Selected extract START
Dmitry Medvedev: “Our Union has grown into a modern and efficient integration project that yields tangible results when the economy is on the rise, as well as at times of economic uncertainty. A single market with 180 million consumers is by definition more resilient and has bigger reserves than its constituent economies separately”.
Delegation heads attending the meeting of the Eurasian Intergovernmental Council:
Prime Minister of Armenia Hovik Abrahamyan
Prime Minister of Belarus Andrei Kobyakov
Prime Minister of Kazakhstan Karim Massimov
Prime Minister of Russia Dmitry Medvedev
Deputy Prime Minister of Kyrgyzstan Oleg Pankratov
Chairman of the Board of the Eurasian Economic Commission Tigran Sargsyan
Excerpts from Dmitry Medvedev’s remarks:
Our Union has grown into a modern and efficient integration project that operates on the territory of its member states and yields tangible results when the economy is on the rise, as well as at times of economic uncertainty.
The renewed Board of the Eurasian Economic Commission has been working since February 2016, chaired by Tigran Sargsyan.
Statistics are there to show that the Union helps stabilise the economies of its five member states. A single market with 180 million consumers is by definition more resilient and has bigger reserves than its constituent economies separately.
Selected extract END
Dataset entries START
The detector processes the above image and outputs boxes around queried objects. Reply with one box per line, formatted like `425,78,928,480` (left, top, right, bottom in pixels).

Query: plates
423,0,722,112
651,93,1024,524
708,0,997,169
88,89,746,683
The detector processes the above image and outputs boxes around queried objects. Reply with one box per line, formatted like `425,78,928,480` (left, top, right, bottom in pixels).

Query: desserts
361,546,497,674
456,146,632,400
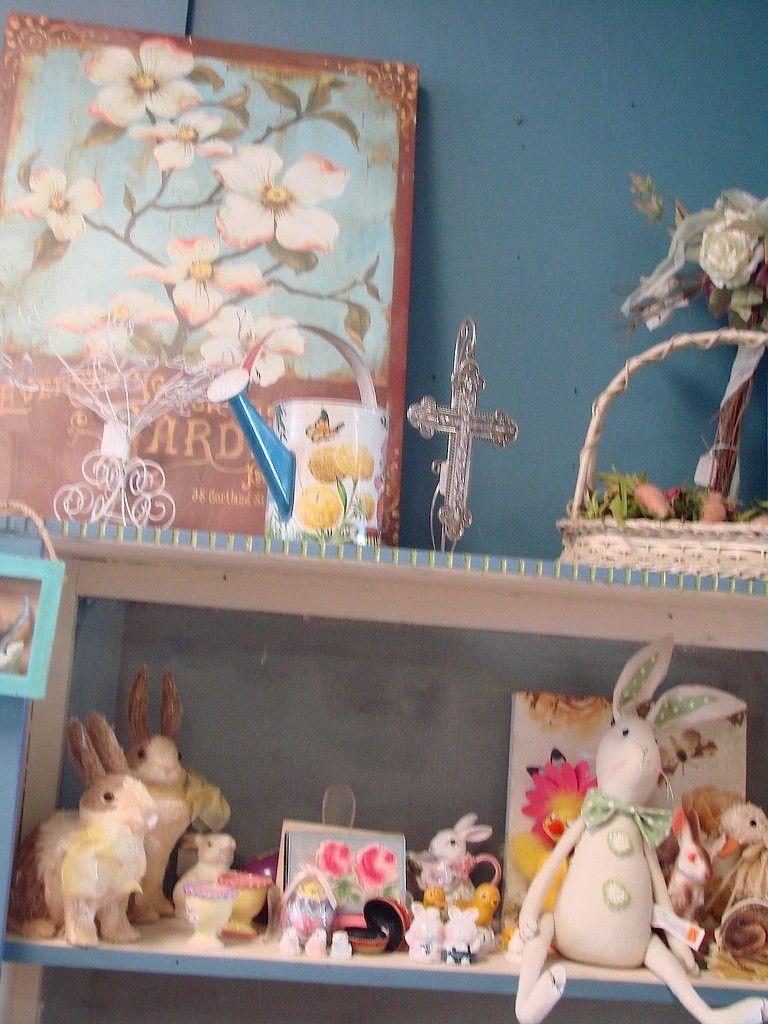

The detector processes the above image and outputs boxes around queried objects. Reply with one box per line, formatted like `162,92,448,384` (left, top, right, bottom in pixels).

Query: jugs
205,323,390,548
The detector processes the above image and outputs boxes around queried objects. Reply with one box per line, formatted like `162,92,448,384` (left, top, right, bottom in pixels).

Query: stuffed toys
668,801,768,973
10,667,196,950
515,644,768,1024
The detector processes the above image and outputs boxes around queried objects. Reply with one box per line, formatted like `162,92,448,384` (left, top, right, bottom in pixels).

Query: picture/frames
0,13,419,547
0,554,65,699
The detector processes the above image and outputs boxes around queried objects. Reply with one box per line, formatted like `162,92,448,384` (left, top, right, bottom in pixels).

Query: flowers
618,170,768,509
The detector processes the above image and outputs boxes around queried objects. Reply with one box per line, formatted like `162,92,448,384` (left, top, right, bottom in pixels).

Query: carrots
632,484,727,523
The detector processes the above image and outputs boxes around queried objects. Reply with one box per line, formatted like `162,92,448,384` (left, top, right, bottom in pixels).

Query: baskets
555,326,768,580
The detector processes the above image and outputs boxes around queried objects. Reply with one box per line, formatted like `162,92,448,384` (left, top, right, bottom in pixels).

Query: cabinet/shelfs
0,514,768,1024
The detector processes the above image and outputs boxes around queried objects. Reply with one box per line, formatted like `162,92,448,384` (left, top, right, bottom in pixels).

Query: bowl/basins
362,897,410,954
342,925,388,955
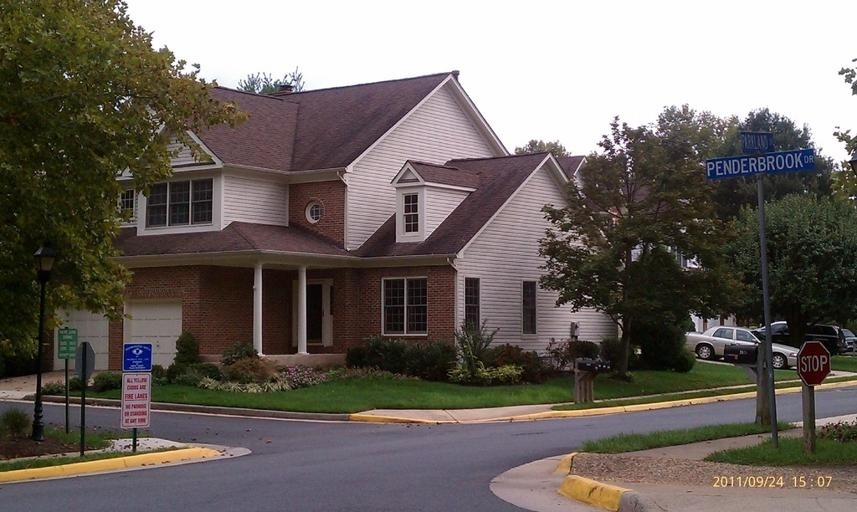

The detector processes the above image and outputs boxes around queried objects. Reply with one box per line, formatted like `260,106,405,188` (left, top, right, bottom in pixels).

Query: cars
838,328,856,353
684,326,801,369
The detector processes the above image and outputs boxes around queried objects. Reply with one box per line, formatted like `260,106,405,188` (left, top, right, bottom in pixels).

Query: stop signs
796,340,834,386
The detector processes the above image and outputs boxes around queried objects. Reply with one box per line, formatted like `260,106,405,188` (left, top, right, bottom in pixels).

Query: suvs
751,322,845,362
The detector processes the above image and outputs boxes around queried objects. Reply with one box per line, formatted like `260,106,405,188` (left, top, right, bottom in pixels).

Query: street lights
25,239,58,441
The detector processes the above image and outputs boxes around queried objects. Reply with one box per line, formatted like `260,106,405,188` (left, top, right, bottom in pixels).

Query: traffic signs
704,147,817,180
735,129,778,154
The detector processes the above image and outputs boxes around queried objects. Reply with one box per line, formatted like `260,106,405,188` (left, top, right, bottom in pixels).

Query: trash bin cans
574,360,595,403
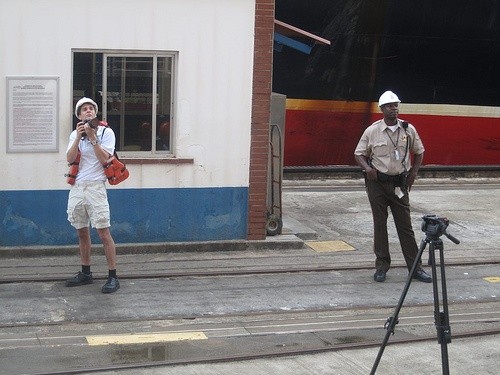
Dataset entries END
Task objective: Quote the excerpt on the Eurasian Intergovernmental Council meeting between "Delegation heads attending" and "by Tigran Sargsyan.", inclusive. Rely only on the text for what comes next.

Answer to this task:
Delegation heads attending the meeting of the Eurasian Intergovernmental Council:
Prime Minister of Armenia Hovik Abrahamyan
Prime Minister of Belarus Andrei Kobyakov
Prime Minister of Kazakhstan Karim Massimov
Prime Minister of Russia Dmitry Medvedev
Deputy Prime Minister of Kyrgyzstan Oleg Pankratov
Chairman of the Board of the Eurasian Economic Commission Tigran Sargsyan
Excerpts from Dmitry Medvedev’s remarks:
Our Union has grown into a modern and efficient integration project that operates on the territory of its member states and yields tangible results when the economy is on the rise, as well as at times of economic uncertainty.
The renewed Board of the Eurasian Economic Commission has been working since February 2016, chaired by Tigran Sargsyan.